The Battle of Salerno was a conflict in 923 between the Carolingian Empire and the League of Napoli. Following the loss of Benevento, the League of Napoli consolidated its armies, allowing them to hold out against the Carolingians for about a year. Following several breaches in their defenses, however, the League of Napoli began to retreat more and more before the Carolingians were able to invade their capital city in 923. The Battle of Salerno is generally seen as the end of the Italian Wars.
The defense of the northern Napolitan borders was relatively successful for the League of Napoli for a year. While the defenses were sometimes breached, the Carolingians were distracted with taking back the southern Ravenna territories and protecting them from Sicilian attacks. In January of 923, however, the Carolingians began increasing the brunt of their attacks, leading to successful invasions of the League's northern borders. As towns fell, the League rallied back to Salerno. In March, the Carolingians attacked Salerno, the head city of the League of Napoli.

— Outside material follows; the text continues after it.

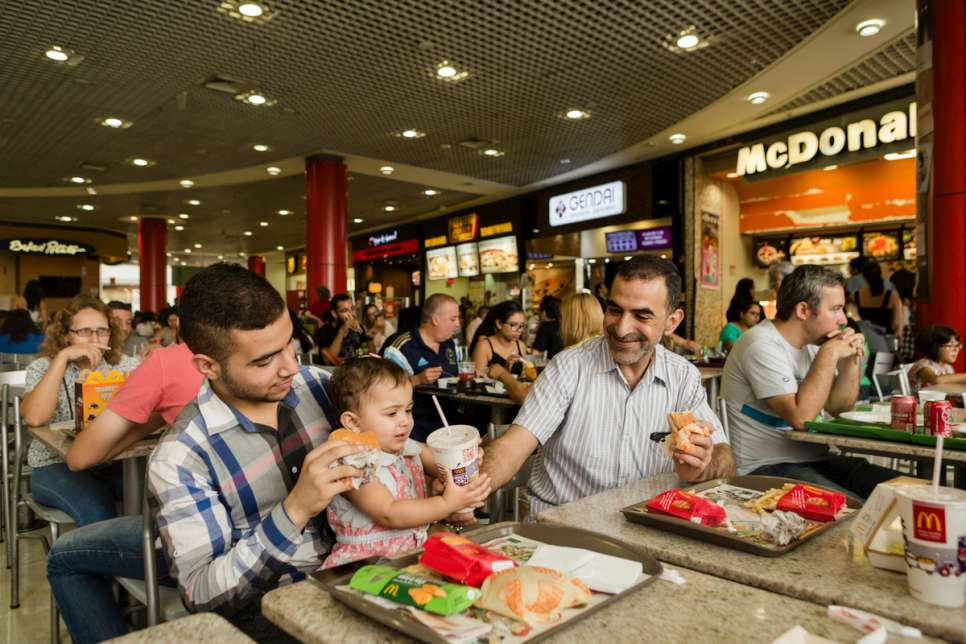 Khaled and his children enjoy a day out at a shopping mall in the Tatuape neighborhood of São Paulo, Brazil.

Salerno was attacked on several sides. A naval invasion from the Tyrrhenian Sea along with an invasion from the north occurred on the last day of March, 923. The Carolingians set fire to the northern parts of the city while the harbor suffered minimal damage as the Carolingians intended to protect the harbor. The League of Napoli was unable to send in reinforcements, resulting in the quick fall of Salerno. By the end of the day, the League of Napoli had lost its capital. Atenulf III was executed the following day.
Following the loss of Salerno, the League of Napoli became a loose conglomeration of rebelling cities and towns for the next year. Overall, the League had ceased to be a real threat to the Carolingian presence in Italy. In 924, following prolonged invasions by the Carolingians and threats by the Sicilian Emirate, the League surrendered officially to the Carolingian Empire.